Marilyn Price-Mitchell, co-founder and president of the 15-year-old National ParentNet Association, a nonprofit organization that supplies structure for communities to communicate and problem solve, and Linda Serrato, deputy communications director of Parent Revolution, stress that parent engagement programs are far from one-size-fits-all and that each must be responsive to its individual community’s particular needs and goals. Parent Revolution, which has expanded beyond the LAUSD to include other districts in the state, focuses on empowering parents through parent unions, which provide organizational training in techniques such as how to run a meeting and keep a firm commitment.

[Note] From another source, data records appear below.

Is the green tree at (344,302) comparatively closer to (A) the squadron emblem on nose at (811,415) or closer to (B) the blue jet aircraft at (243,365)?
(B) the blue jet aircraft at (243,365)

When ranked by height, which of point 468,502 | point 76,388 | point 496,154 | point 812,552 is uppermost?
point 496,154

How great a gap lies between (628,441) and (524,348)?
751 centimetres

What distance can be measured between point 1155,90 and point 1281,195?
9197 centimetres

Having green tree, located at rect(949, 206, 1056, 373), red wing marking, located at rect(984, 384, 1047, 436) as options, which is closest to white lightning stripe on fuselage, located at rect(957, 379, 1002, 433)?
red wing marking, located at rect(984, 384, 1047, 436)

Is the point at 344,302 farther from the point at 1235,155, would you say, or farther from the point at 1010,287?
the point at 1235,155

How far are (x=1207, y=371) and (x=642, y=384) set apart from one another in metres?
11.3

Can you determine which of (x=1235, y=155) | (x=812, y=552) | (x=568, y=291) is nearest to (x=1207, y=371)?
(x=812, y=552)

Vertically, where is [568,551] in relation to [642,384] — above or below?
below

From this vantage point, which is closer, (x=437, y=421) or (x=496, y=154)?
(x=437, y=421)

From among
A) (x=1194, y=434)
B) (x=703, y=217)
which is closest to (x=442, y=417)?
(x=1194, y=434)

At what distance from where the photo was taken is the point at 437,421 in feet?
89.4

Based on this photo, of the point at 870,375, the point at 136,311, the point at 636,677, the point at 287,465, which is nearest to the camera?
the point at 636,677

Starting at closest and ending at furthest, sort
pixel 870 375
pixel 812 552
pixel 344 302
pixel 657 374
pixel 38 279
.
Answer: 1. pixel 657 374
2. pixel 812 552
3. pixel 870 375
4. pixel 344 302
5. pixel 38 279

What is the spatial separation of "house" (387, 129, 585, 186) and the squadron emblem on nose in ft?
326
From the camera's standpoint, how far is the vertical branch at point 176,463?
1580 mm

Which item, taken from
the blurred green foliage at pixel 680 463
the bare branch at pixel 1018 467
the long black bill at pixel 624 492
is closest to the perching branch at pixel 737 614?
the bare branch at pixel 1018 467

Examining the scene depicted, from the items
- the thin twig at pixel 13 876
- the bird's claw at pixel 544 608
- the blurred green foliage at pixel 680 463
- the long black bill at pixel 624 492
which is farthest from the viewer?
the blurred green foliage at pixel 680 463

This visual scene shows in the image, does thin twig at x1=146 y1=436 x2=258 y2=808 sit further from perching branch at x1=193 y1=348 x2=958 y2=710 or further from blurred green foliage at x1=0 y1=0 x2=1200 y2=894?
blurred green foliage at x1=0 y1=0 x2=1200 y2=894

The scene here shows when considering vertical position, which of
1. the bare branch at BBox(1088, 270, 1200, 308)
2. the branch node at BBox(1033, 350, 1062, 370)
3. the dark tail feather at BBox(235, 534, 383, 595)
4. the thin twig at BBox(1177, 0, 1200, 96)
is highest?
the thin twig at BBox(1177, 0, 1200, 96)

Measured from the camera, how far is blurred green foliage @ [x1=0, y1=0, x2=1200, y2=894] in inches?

Price-Mitchell says that global competition has created a new urgency for fully engaged parents. Her organization shares with LSNA the goal of striving to create more effective parents. ParentNet offers a range of resources on its Web site and provides a parent engagement starter kit, which includes a training manual and DVD on how to organize parents and keep them educated about school programs.

Changing Ingrained Attitudes

“The farther away people are from the LSNA program, the more it may seem like a lot to ask of teachers,” says Hong, who’s seen principals go from adamantly opposing the program to acceptance.. “But the closer you get, the more you realize it’s not more work for teachers and administrators.”

The secret of LSNA’s long-term success, says Zrike, lies in the fact that parents are really heard. “They have a sense of purpose, and they’ve been given the tools and the education to assume leadership roles in schools and the community.”

Susan McLester is a contributor for District Administration.